Depuis 2000 des sommes massives ont été injectées dans une série d'investissements très peu liquides. Ce processus est un très bon moyen de créer un marché qui risque de s'effondrer (c'est le cas par exemple de ce qui s'est passé en 2007 quand les titres adossés à des crédits immobiliers sont subitement devenus non liquides car personne ne voulait les acheter).

Et c'est pourquoi la vérité exprimée par les experts du domaine m'inquiète : la menace d'une bulle plane bien sur l'industrie IT.
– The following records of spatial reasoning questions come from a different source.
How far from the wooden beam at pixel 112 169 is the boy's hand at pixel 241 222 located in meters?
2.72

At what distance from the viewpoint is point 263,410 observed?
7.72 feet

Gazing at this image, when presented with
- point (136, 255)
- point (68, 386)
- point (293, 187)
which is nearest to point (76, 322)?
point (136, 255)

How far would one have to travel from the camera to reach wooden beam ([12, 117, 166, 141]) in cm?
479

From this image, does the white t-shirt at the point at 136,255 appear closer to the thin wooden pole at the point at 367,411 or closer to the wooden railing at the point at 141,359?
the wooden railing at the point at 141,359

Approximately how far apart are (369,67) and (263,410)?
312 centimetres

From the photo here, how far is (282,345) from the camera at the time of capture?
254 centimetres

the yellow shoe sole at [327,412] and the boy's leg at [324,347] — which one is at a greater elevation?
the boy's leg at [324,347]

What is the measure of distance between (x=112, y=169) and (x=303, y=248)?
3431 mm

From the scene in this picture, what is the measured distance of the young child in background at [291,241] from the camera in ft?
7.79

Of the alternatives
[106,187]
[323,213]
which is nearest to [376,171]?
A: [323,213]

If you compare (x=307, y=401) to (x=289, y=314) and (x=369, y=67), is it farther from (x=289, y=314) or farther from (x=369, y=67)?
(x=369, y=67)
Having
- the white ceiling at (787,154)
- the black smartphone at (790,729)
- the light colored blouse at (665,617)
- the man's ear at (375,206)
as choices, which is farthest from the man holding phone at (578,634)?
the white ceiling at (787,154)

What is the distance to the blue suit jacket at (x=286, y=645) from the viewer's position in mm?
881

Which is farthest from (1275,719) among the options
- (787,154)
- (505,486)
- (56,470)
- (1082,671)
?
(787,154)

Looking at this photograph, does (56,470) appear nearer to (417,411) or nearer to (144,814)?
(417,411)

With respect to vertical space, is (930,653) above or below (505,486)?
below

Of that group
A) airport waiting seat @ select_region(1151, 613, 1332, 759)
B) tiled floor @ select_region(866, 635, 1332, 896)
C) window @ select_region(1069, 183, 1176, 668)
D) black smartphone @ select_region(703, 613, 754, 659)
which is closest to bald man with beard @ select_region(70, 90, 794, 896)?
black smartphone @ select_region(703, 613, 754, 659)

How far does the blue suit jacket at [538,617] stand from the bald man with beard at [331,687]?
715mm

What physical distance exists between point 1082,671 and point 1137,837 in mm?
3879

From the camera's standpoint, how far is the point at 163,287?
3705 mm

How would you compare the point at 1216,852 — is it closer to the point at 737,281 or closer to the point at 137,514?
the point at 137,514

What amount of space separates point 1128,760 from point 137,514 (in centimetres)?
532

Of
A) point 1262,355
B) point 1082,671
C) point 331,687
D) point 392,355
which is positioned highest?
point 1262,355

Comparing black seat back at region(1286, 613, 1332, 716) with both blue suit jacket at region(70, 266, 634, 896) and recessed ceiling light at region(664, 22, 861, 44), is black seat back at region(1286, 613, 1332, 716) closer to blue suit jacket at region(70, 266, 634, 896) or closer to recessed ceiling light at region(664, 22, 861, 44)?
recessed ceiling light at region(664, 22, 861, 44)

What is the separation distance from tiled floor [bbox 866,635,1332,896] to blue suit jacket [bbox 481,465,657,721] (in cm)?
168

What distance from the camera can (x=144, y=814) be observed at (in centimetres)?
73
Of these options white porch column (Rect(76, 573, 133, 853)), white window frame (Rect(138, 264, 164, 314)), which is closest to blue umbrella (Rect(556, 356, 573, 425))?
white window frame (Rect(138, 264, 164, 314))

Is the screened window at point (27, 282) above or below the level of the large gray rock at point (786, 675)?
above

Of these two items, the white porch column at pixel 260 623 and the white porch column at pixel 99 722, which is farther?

L'éclatement de la bulle internet en 2000 provoqué par les entrées en bourse d'entreprises qui n'avaient pas encore de chiffre d'affaires est une mise en garde importante. Il s'agissait d'une bulle spéculative, comme celle des tulipes hollandaises ou les actions de la South Sea Company. Aujourd'hui, nous assistons à un phénomène différent : les start-up en question génèrent du chiffre d'affaires ou ont les moyens d'en générer, ce qui laisse à penser qu'il s'agit là d'un processus de croissance et non d'une bulle. Mais elles disposent souvent d'une rentabilité insuffisante pour rémunérer leurs actionnaires. 71% des entreprises entrées en bourse en 2014 ont des résultats négatifs, un niveau constaté pour la dernière fois en 2000.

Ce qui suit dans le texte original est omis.